International Max Planck Research School on the Life Course (LIFE).
Department of Educational Sciences, University of Potsdam.
Multivariate Behav Res. 2023 May-Jun;58(3):504-525. doi: 10.1080/00273171.2022.2029339. Epub 2022 Feb 7.
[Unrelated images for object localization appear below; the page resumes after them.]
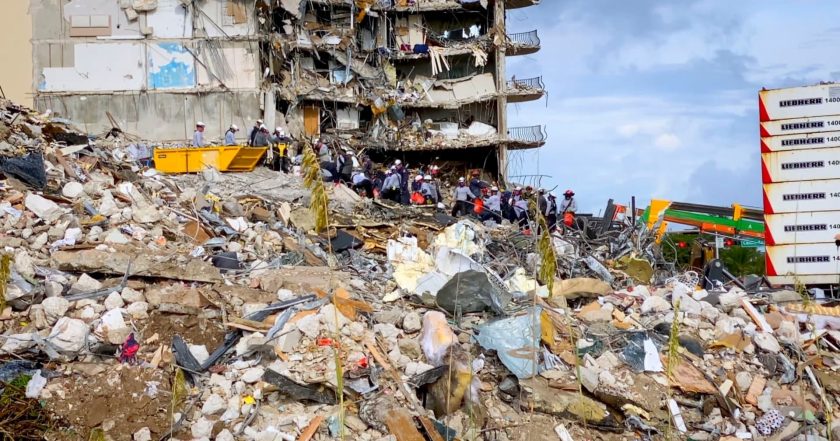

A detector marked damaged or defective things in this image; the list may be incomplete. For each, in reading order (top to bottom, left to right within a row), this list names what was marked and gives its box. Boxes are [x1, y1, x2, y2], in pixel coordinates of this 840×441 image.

broken railing [506, 29, 540, 47]
broken railing [508, 124, 548, 144]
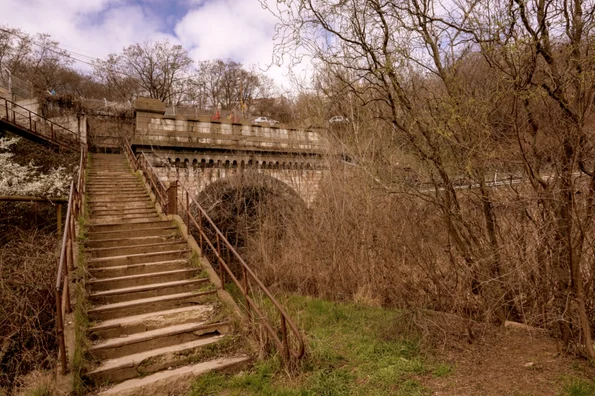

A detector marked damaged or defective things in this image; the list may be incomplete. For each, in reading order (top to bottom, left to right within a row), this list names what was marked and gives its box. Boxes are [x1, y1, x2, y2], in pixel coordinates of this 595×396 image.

rusty metal railing [0, 96, 80, 149]
rusty metal railing [55, 144, 86, 372]
rusty metal railing [123, 142, 304, 366]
Wages and wage dynamics directly affect individuals' and families' daily lives. In this article, we show how major theoretical branches of research on wages and inequality-that is, cumulative advantage (CA), human capital theory, and the lifespan perspective-can be integrated into a coherent statistical framework and analyzed with multilevel dynamic structural equation modeling (DSEM). This opens up a new way to empirically investigate the mechanisms that drive growing inequality over time. We demonstrate the new approach by making use of longitudinal, representative U.S. data (NLSY-79). Analyses revealed fundamental between-person differences in both initial wages and autoregressive wage growth rates across the lifespan. Only 0.5% of the sample experienced a "strict" CA and unbounded wage growth, whereas most individuals revealed logarithmic wage growth over time. Adolescent intelligence and adult educational levels explained substantial heterogeneity in both parameters. We discuss how DSEM may help researchers study CA processes and related developmental dynamics, and we highlight the extensions and limitations of the DSEM framework.
工资和工资动态直接影响个人和家庭的日常生活。在本文中,我们展示了工资和不平等研究的主要理论分支——累积优势(CA)、人力资本理论和寿命视角——如何可以整合到一个连贯的统计框架中,并通过多层次动态结构方程建模(DSEM)进行分析。这为实证研究随时间推移导致不平等加剧的机制开辟了新的途径。我们利用具有代表性的美国纵向数据(NLSY-79)来演示新方法。分析结果表明,在整个生命周期中,初始工资和自回归工资增长率在个体之间存在根本差异。只有 0.5%的样本经历了“严格”的 CA 和无界工资增长,而大多数个体的工资随时间呈对数增长。青少年时期的智力和成年后的教育水平解释了这两个参数的大部分异质性。我们讨论了 DSEM 如何帮助研究人员研究 CA 过程和相关的发展动态,并强调了 DSEM 框架的扩展和局限性。